* _ASSIGNMENT_: In the copy, include every record below exactly as it appears, but no pictures.

(DATA RECORDS Opens)

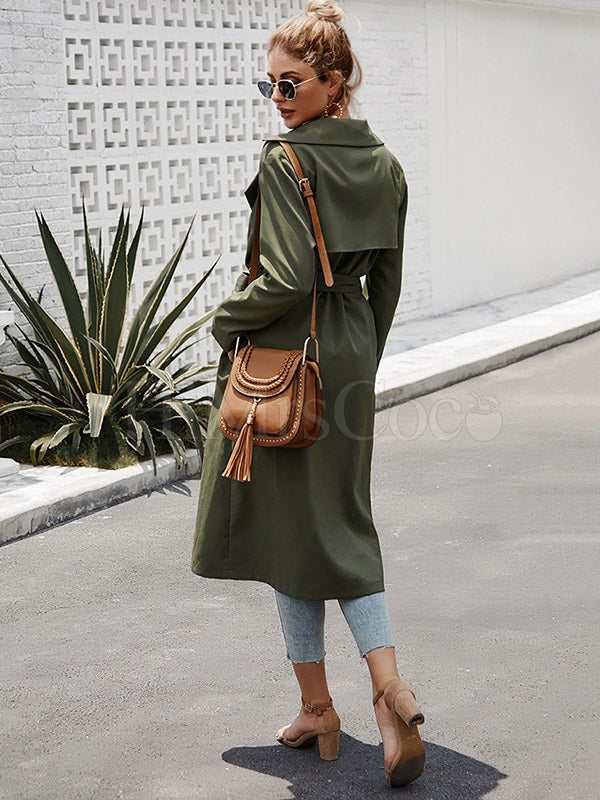Plain Belted Long Trench Coat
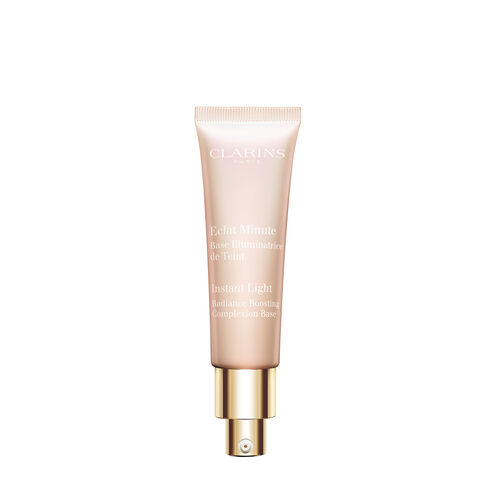 Instant%20Light%20Radiance%20Boosting%20Complexion%20Base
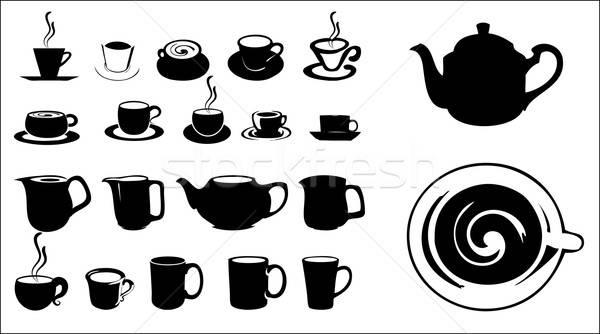 Siluetas las tazas de café vector formato leche Foto stock © archymeder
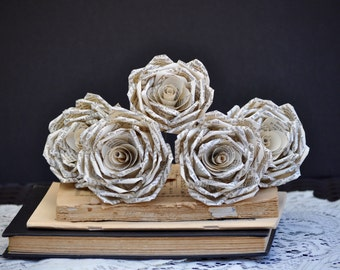 Vintage Book Page Roses ~ One Dozen Paper Flowers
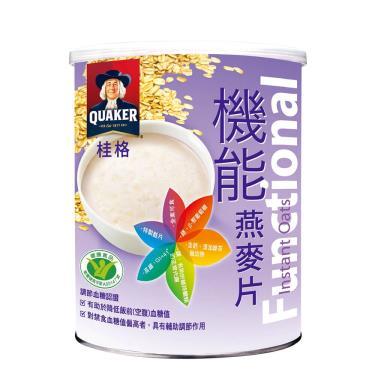 桂格 機能燕麥片700g/罐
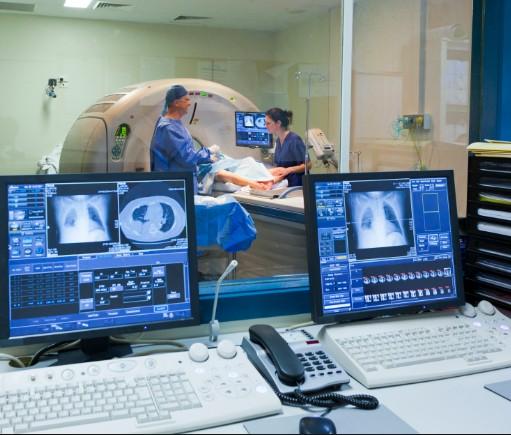 Как проходит процедура МРТ брюшной полости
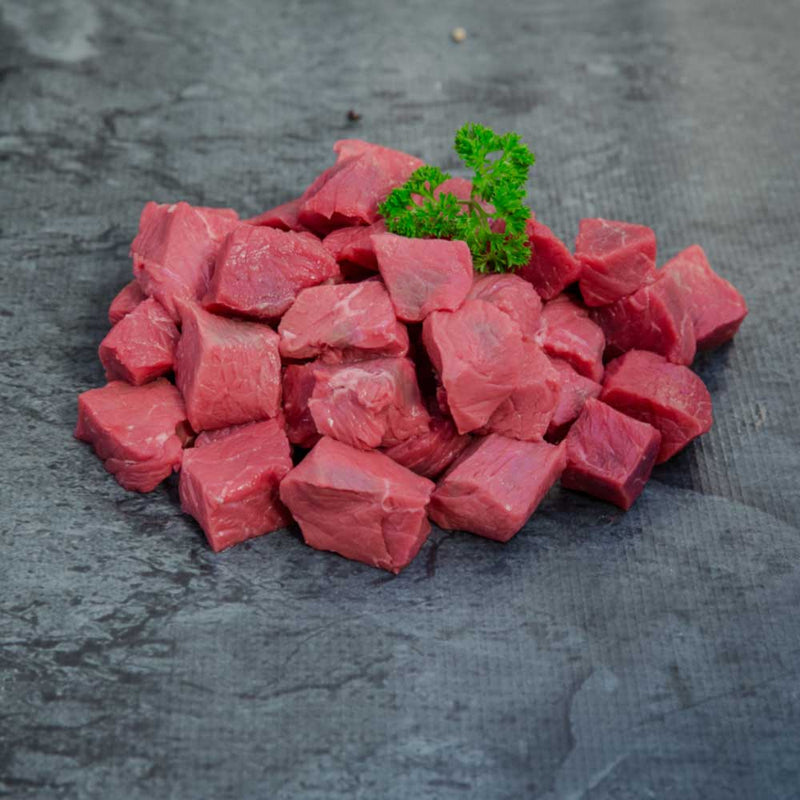 Diced Beef Organic - approx. select portion size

(DATA RECORDS Closes)

* _FINAL ANSWER_:
Plain Belted Long Trench Coat
 Instant%20Light%20Radiance%20Boosting%20Complexion%20Base
 Siluetas las tazas de café vector formato leche Foto stock © archymeder
 Vintage Book Page Roses ~ One Dozen Paper Flowers
 桂格 機能燕麥片700g/罐
 Как проходит процедура МРТ брюшной полости
 Diced Beef Organic - approx. select portion size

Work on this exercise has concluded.